Quante storie senza fine … Un mondo intero che pulsava ogni
giorno, anzi: notte e giorno in ogni angolo di Venezia.
Poi riapro gli occhi sull’oggi … E vedo solo serrande
rugginose abbassate, porte imbrattate da scritte, e bar appena rifatti, loculi
che vendono ogni genere di paccottiglia gestiti da Cinesi, Asiatici e Africani
… Trovi un Bangladesh a venderti una gondoletta, un Pakistano
ad offrirti un foulard Veneziano, un Indiano a fornirti il Khebab
o una pastina collosa, gommosa e insipida se osi entrare dentro a luoghi ed
esercizi di un tempo di cui è rimasto soltanto il nome … Anche di certi noti
locali è rimasto solo il nome: si fornisce in serie i turisti di ciò che
s’aspettano a discapito di qualsiasi qualità: “Venezia è business e
mercato: il resto non conta più.”
E c’è la riprova … In giro ovunque pattume, angoli pisciati,
immondizia abbandonata … mille lucchetti appesi con dentro le chiavi
dell’ennesima location turistica che ormai occupa ogni angolo di Venezia. Dove
un tempo straripavano le persone: le donne, i bimbi, i vecchi e i lavoranti
accanto alle mille biancherie stese ad asciugare, agli attrezzi, ai mastelli,
ai remi e ai pagiòli delle infinite barche: “Ora c’è la morte in vacanza:
cioè nessuno … Tutto morto e chiuso … Solo porte sbarrate, finestre chiuse,
umidi sottoporteghi invasi fino dall’acqua finchè il Mòse non si è deciso a
tenerci ancora per un poco a galla … L’unico rumore che si sente oggi di
continuo: è quello delle rotelline delle valigie strascicate sul selciato di
chi va e viene a tutte le ore … Per il resto non c’è quasi più vita: non c’è un
canto di donna alla finestra, né si chiamano più da una finestra all’altra
della calle per scambiare due chiacchiere, né si crocchia più giù in Corte, o accanto
al pozzo o alla fontana, o sulla gradinata di riva andando a predere o portare
qualcosa dentro al canale … Non c’è più nulla … Non si sente neanche più
fuoriuscire da qualche aerea finestra: magari il rumoreggiare fisico e
appassionato di qualcuno o qualcuna che sta facendo all’amore, nè il vaneggiare
furioso di qualche vecchio che ha perso la testa … E’ tutto spento.”

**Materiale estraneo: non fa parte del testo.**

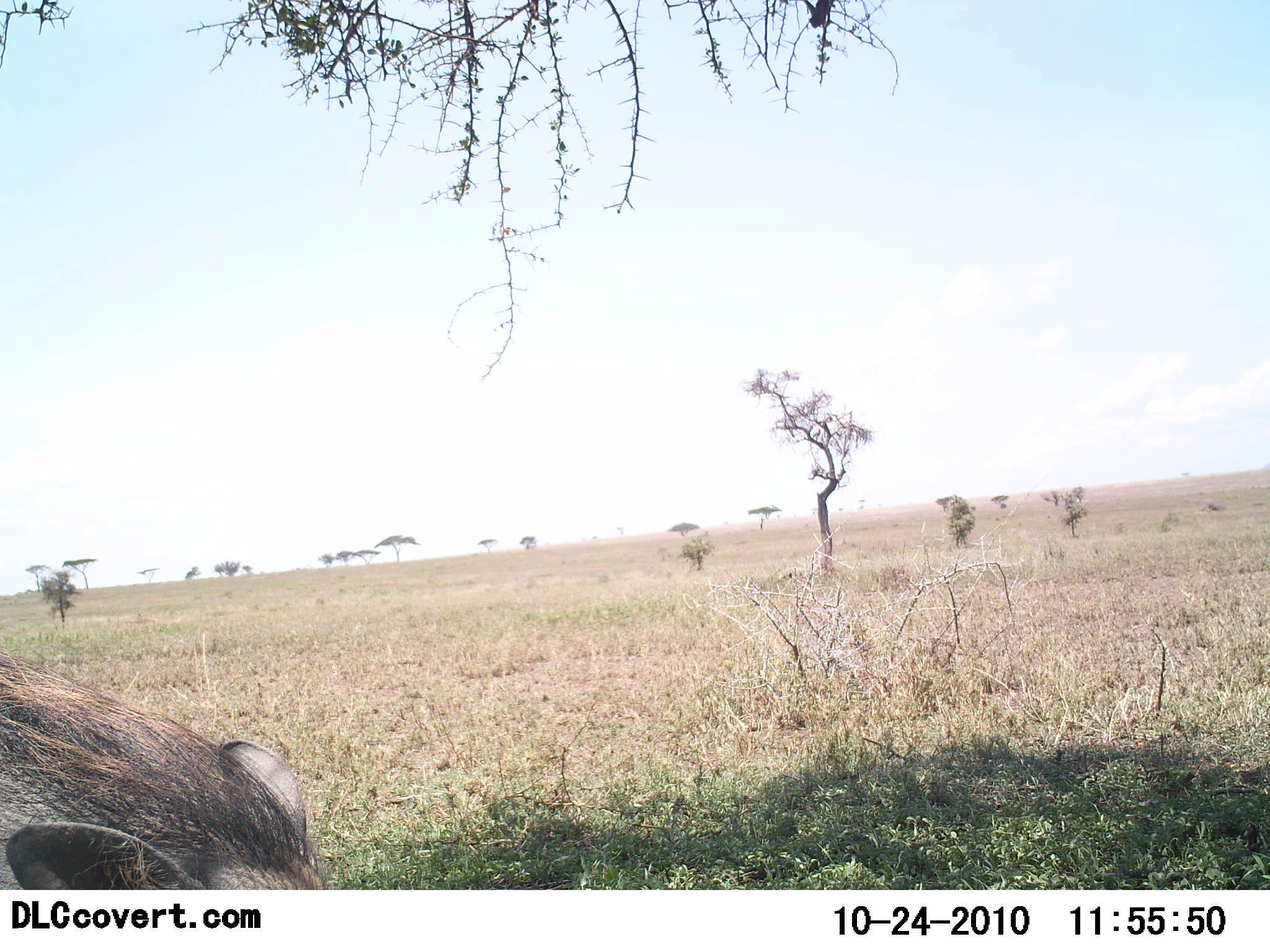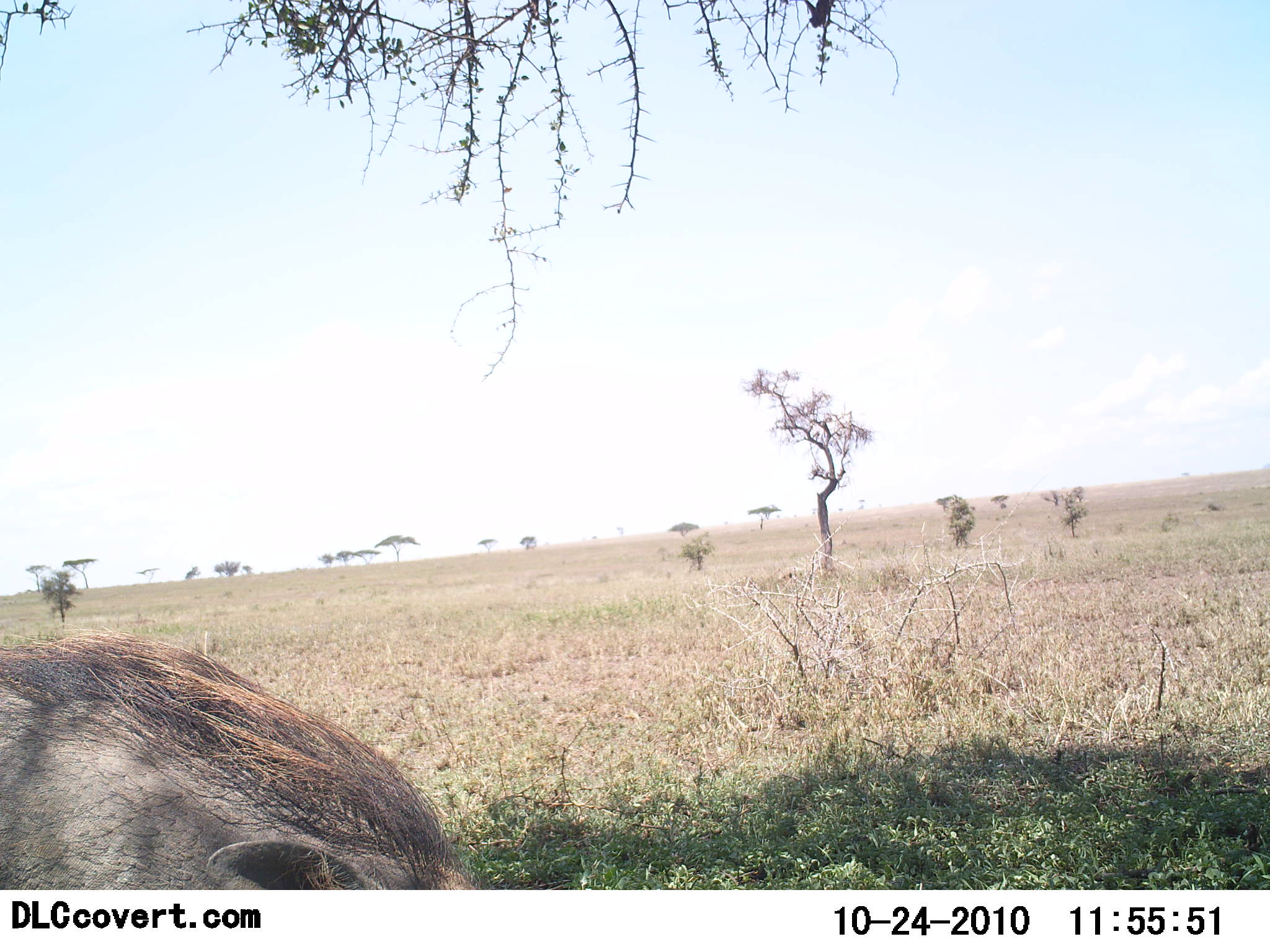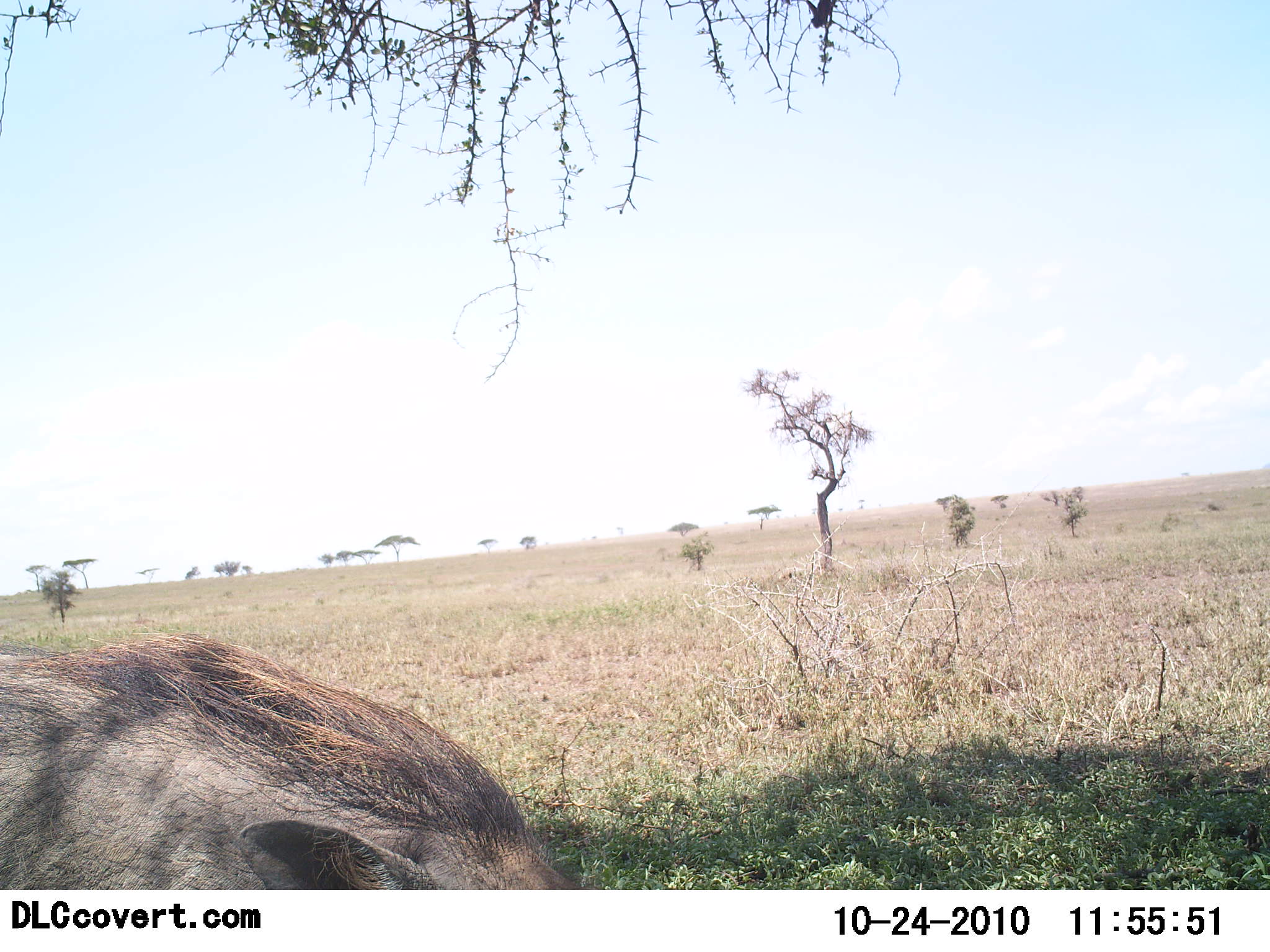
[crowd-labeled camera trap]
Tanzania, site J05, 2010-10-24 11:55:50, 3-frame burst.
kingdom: Animalia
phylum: Chordata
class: Mammalia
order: Artiodactyla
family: Suidae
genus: Phacochoerus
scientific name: Phacochoerus africanus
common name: warthog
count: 1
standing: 6%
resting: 0%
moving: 88%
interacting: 0%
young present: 0%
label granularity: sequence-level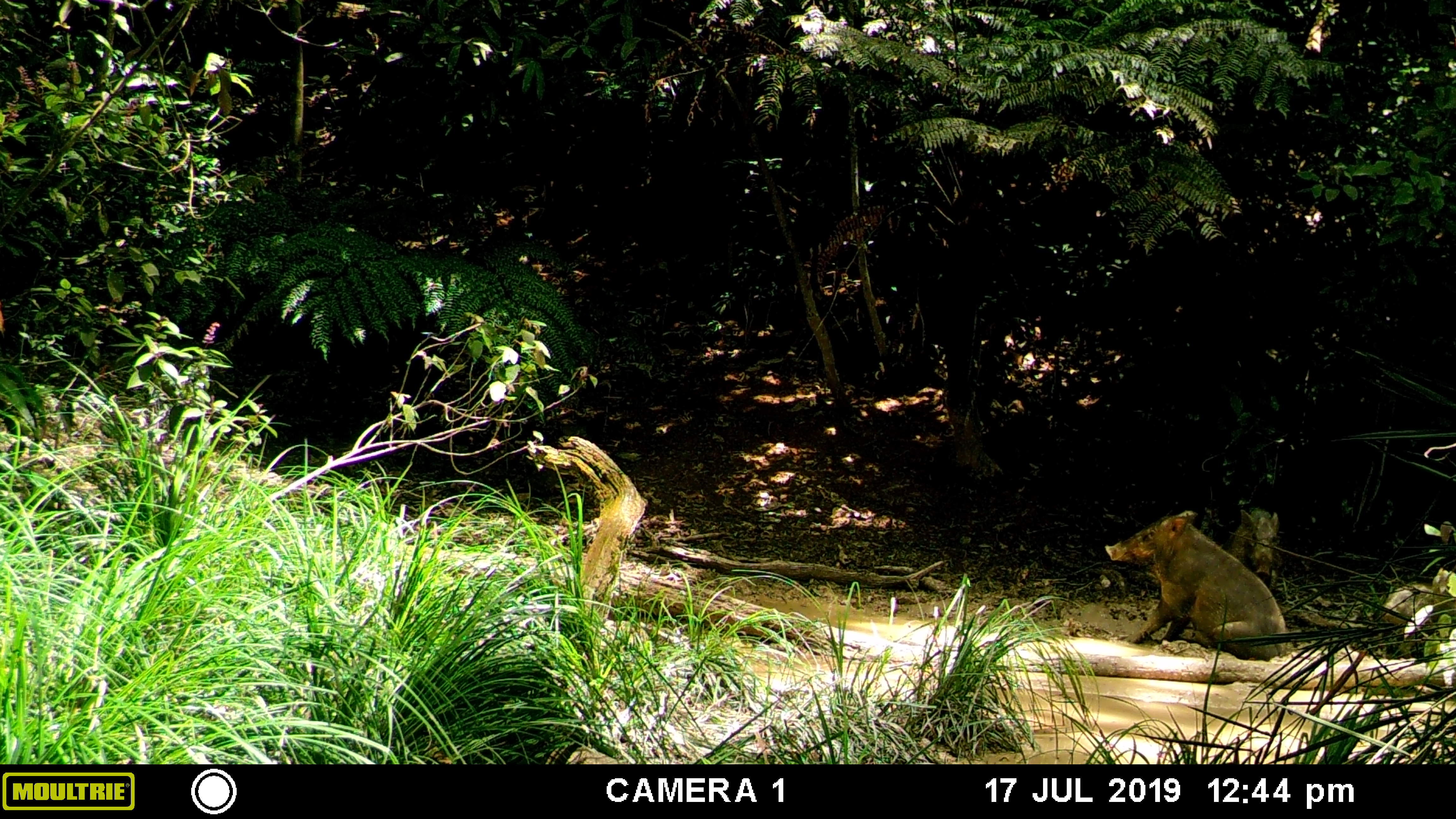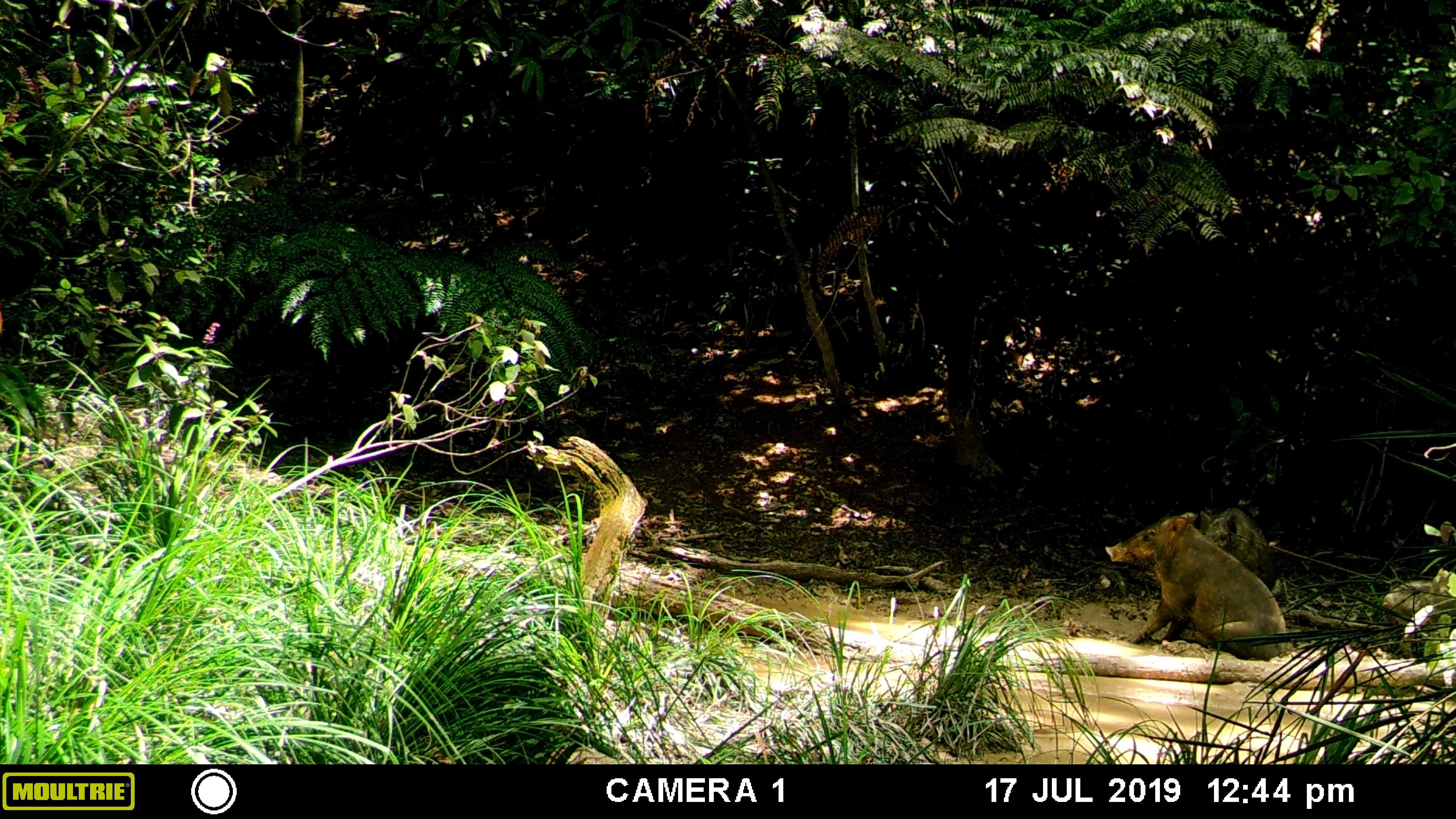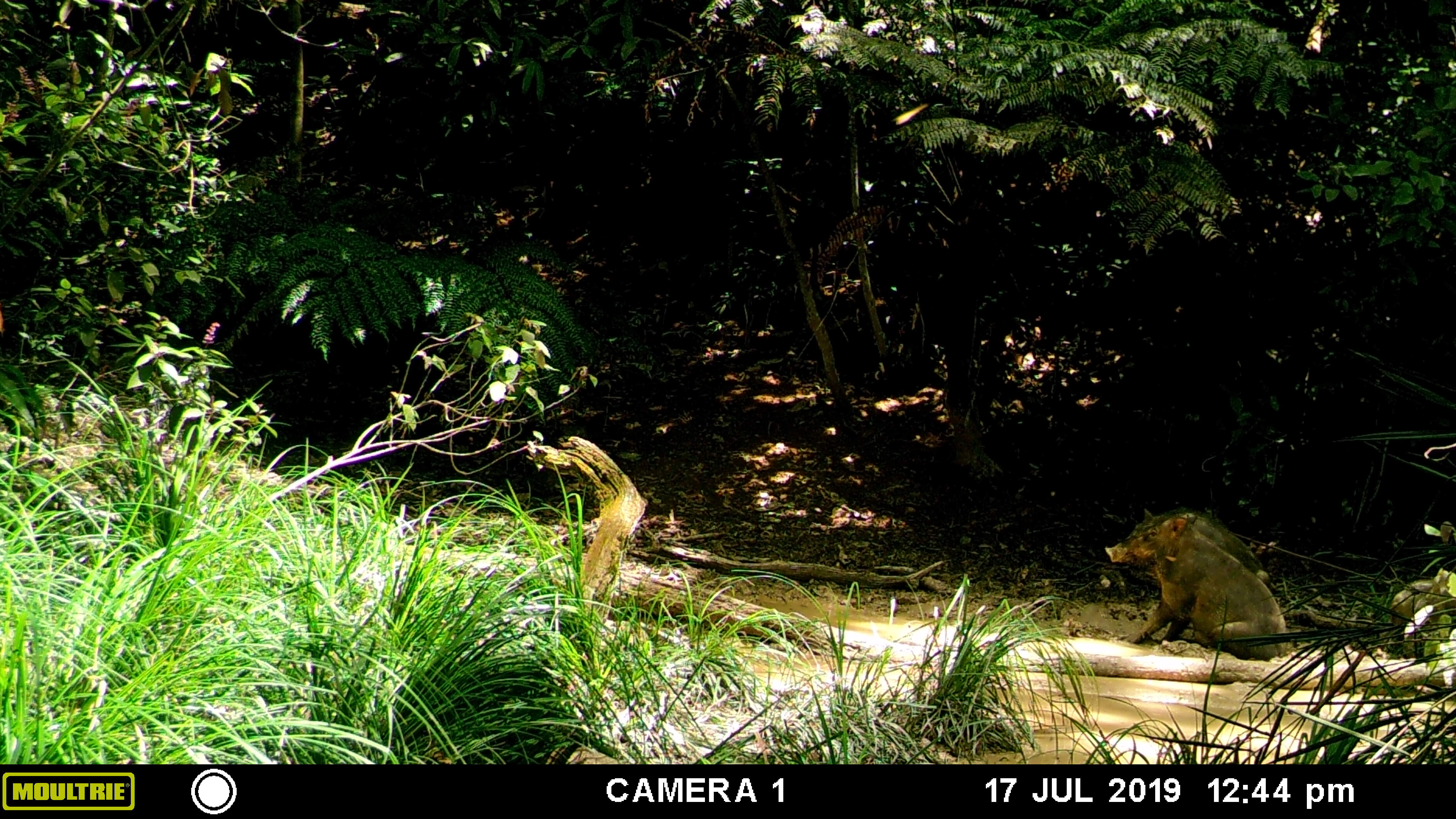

Mi rendo conto che il mio è un nostalgico raccontare.
E spente, smorte, prive di vitalità e “sapore”,
sono anche, con mio grandissimo disappunto, le moltissime chiese Veneziane: “Un
tempo non solo erano aperte dall’alba al tramonto come punto di convergenza e
di riferimento di tanti, per non dire quasi tutti ... Si nasceva e moriva nelle
mille chiese Veneziane di Contrada, e si accorreva là ad ogni richiamo della
campanella … Le chiese dei Veneziani erano una specie di seconda casa: luoghi
di tutti in cui la familiarità si allargava in mondo esponenziale divenendo
campanilismo e piccola società familiare ... E’ difficile riferire che cosa
sono state le chiese Veneziane, e il grado d’aggregazione secolare che sono
state in grado di procurare ... Solo chi è Veneziano, e ha vissuto certe realtà
sulla propria pelle, sarà in grado di comprendere ... Senza alcuna difficoltà
le chiese Veneziane si gremivano quasi ogni giorno per mille motivi: erano uno
dei motivi quotidiani obbligati dell’esistere … E non solo perché ci si andava
a confessare e consigliare dai Preti su tutto, ma anche perché tutto ciò che
accadeva in Contrada era sentito come fatto di tutti ... Nasceva uno, un altro
si sposava, moriva qualcuno, tornava qualcuno dopo un lungo viaggio, c’era
qualche rimostranza da condividere ? … Era
tutto un accorrere in chiesa per spartire insieme: era sempre affare di tutti e
di ciascuno … Le chiese Veneziane erano più di un mercato: il
prolungamento-allargamento del soggiorno e della cucina di famiglia e di casa. Anche
per questo le chiese Veneziane erano tutte dei piccoli e grandi scrigni di
bellezza e di cose preziose. Perché tutti quelli della Contrada contribuivano per
secoli … sottolineato: “per secoli” … a rendere accogliente, prezioso, ben
addobbato e comodo quell’ambiente che era di tutti, ed esprimeva le convinzioni
di ciascuno.”
Altri tempi: lo so … Ma ci sono stati ... Eccome che ci sono
stati … e a me piace tantissimo farne memoria.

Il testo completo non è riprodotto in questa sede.